Retinal Vein Occlusion
Veins in your eye (known as retinal veins) are an important part of your eye’s normal circulation. They move blood out of your eye toward your heart. A retinal vein occlusion (RVO) is the blockage of one of these veins. RVO can lead to swelling of the macula, the part of your eye responsible for central vision and fine detail. This swelling can cause blurry or distorted vision in the affected eye. In some cases, RVO can lead to permanent vision loss.
RVO is a disease of the retina that affects approximately 180,000 people each year in the U.S.
What are the symptoms?
Some of the symptoms you may experience with retinal vein occlusion include:
- Blurry Vision
- Distorted Vision
Some people with RVO may not notice any symptoms. In fact, some cases are detected through a routine eye exam. So it’s important to have your eyes checked regularly. While anyone can get a retinal vein occlusion, it tends to happen to people who are over 50 years old.
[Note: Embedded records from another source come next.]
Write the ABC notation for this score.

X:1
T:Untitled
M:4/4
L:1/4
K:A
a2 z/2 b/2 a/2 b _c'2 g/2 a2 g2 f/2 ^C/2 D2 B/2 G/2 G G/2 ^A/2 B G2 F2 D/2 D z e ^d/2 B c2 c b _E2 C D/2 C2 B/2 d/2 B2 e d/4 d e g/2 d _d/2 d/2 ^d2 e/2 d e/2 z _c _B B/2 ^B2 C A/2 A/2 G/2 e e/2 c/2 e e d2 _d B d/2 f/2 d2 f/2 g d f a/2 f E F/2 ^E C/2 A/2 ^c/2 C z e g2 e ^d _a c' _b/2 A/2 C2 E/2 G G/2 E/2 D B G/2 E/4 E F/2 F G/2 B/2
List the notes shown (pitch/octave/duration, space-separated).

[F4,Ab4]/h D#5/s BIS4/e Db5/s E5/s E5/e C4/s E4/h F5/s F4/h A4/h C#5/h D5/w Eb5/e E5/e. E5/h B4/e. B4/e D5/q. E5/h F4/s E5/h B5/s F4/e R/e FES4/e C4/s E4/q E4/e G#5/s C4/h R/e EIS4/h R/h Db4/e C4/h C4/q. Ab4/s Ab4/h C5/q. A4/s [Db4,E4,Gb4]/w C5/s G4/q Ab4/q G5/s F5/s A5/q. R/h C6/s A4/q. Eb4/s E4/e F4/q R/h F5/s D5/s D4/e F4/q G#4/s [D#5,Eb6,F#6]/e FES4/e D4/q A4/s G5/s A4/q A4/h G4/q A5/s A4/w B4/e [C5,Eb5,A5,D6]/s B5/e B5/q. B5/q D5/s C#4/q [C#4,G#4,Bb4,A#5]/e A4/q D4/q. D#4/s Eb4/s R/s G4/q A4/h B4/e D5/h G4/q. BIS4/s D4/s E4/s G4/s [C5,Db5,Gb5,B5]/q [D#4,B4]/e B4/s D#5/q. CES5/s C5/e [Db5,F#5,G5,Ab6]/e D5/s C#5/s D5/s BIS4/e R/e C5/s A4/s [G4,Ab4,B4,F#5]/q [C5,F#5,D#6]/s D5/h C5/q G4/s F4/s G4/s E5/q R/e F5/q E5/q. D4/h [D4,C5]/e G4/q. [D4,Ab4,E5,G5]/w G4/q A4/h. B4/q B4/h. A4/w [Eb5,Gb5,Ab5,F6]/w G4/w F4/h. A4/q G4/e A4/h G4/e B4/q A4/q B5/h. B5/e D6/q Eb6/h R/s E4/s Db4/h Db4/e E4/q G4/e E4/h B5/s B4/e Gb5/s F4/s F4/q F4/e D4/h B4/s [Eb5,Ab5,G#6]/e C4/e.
People with certain medical conditions have an increased risk of RVO. These conditions include:
- Diabetes
- Hardening of the arteries
- Glaucoma
- High blood pressure
Other factors that may contribute to RVO include:
- Smoking
- Obesity
- Oral contraceptives
How will my RVO be diagnosed?
Eye exams can often detect RVO. Dr. Thomas may use a fluorescein angiography to evaluate your blood flow. Computer imaging can also capture detailed cross-sectional images of your retina. These images are referred to as OCT scans. They are used to detect and measure fluid build-up (macular edema) and monitor the disease. Other tests we may perform include visual field tests that check your peripheral vision.
What should I expect from treatment?
While there is no cure for RVO, there are ways your Retina Specialist may treat your condition. Treatment for RVO may require multiple intraocular injections to maintain vision and regular follow-up examinations over time.